R.P.: Come avveniva la selezione? Immagino che con ogni artista ci sarà stato un rapporto diverso, però non so se ti sono capitati dei casi, ad esempio penso a Kounellis che era molto attento alla selezione della singola foto che voleva fosse quella che, in qualche modo, andava a rappresentare il lavoro.

M.P.: Con Kounellis io ho cominciato a lavorare... Naturalmente la sua presenza in Palazzo Taverna è in molte foto, ma diciamo che in realtà lui venne a fare una grande mostra a Barcellona nel momento in cui mi ero spostato a Barcellona. Corà gli disse che io ero lì e mi chiamò Michelle e mi disse "Guarda, sappiamo che sei qui e avremmo piacere che tu ci fotografassi tutte le mostre". Lì la situazione era completamente diversa perché le mostre duravano quattro mesi e io avevo tutto il tempo di lavorare con calma, di mettere le luci -allora le pellicole continuavano ad essere di bassa sensibilità, specialmente il colore- e di conseguenza potevo permettermi formati anche più grandi, lavorare con calma.
Lì lavorai con la prima mostra dell'Espai Poblenou di Kounellis. Non ebbi nessun problema, a loro piacquero molto le foto, credo che continuino addirittura a usarle ancora oggi. Poi lui partecipò al libro delle Olimpiadi del '92, la serie intervento sulla città di sei artisti, di cui lui era uno e l'altro italiano era Mario Merz, poi c'erano Rebecca Horn, James Turrell, Muñoz, e io devo dire che forse perché ero anche un po' l'unico a Barcellona che aveva quest'esperienza di installazioni, di performance, ho lavorato molto tranquillamente.
Però diciamo la mostra di Kounellis a Barcellona era una mostra che in qualche modo non prevedeva delle performance, c'era il cambiamento dei quarti di bue che deperivano e quindi venivano sostituiti.

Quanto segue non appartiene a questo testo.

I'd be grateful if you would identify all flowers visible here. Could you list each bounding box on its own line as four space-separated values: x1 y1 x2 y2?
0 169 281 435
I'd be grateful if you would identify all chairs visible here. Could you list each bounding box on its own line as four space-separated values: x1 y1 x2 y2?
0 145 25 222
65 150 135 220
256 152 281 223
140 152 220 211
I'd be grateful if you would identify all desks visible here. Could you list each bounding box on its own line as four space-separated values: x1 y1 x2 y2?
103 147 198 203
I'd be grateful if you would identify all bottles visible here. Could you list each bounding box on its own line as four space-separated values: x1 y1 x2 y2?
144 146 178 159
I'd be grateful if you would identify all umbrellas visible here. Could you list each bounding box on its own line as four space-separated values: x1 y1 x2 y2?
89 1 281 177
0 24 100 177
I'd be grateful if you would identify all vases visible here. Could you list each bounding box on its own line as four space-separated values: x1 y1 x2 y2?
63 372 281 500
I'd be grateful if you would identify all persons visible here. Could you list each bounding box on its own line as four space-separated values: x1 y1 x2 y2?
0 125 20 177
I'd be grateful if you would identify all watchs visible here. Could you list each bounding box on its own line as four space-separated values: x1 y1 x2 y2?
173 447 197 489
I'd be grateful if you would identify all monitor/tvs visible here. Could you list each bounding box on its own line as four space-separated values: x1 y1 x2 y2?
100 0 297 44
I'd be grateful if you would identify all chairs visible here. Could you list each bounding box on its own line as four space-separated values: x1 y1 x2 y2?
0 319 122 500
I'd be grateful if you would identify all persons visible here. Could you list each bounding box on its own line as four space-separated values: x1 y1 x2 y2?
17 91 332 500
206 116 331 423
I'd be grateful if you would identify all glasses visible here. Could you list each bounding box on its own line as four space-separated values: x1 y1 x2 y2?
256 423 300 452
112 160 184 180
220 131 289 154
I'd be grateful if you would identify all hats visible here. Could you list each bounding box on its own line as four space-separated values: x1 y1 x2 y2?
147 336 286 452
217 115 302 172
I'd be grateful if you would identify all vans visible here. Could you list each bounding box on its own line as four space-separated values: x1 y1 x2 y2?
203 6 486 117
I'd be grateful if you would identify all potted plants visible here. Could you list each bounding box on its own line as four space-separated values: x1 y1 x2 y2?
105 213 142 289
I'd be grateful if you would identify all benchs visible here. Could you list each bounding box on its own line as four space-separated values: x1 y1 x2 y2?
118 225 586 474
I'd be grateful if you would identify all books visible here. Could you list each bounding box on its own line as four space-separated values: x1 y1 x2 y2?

R.P.: Però nel caso delle azioni a Incontri Internazionali d'arte, come avveniva la scelta dell'immagine? L'artista interveniva o eri tu a selezionare?

M.P.: Che io mi ricordi l'artista non è mai intervenuto, non mi hanno mai detto nulla. Per esempio una piccola performance che fu quella di Ontani, dove appoggiato contro la parete lui contava da 1 a 1972- "Chi è fuori è fuori, chi è dentro è dentro"- quasi a definire un periodo. Nessuno mi hai detto "Massimo voglio questo o quello". Un po' più di collaborazione la ebbi con Zorio-perché lui aveva questa specie di vernice che appariva senza luce, allora abbiamo dovuto fare delle fotografie con la luce spenta- ma in realtà ho sempre agito in piena libertà, non mai avuto un problema con gli artisti devo dire, non so se è merito mio o delle circostanze, ma questo è andato avanti per sempre.

R.P.: Molte di queste azioni vengono documentate essenzialmente attraverso le tue fotografie.

M.P.: Una settimana fa Buren ha presentato alcuni esempi del suo lavoro al Macro con una bella proiezione, e Daniel -che conosco anche lui dal '72- ha detto che la fotografia a volte mente. Non c'è dubbio che la fotografia mente, niente può sostituire quello che era stata in quel momento la realtà, la fotografia è un passo un po' più in là del racconto orale.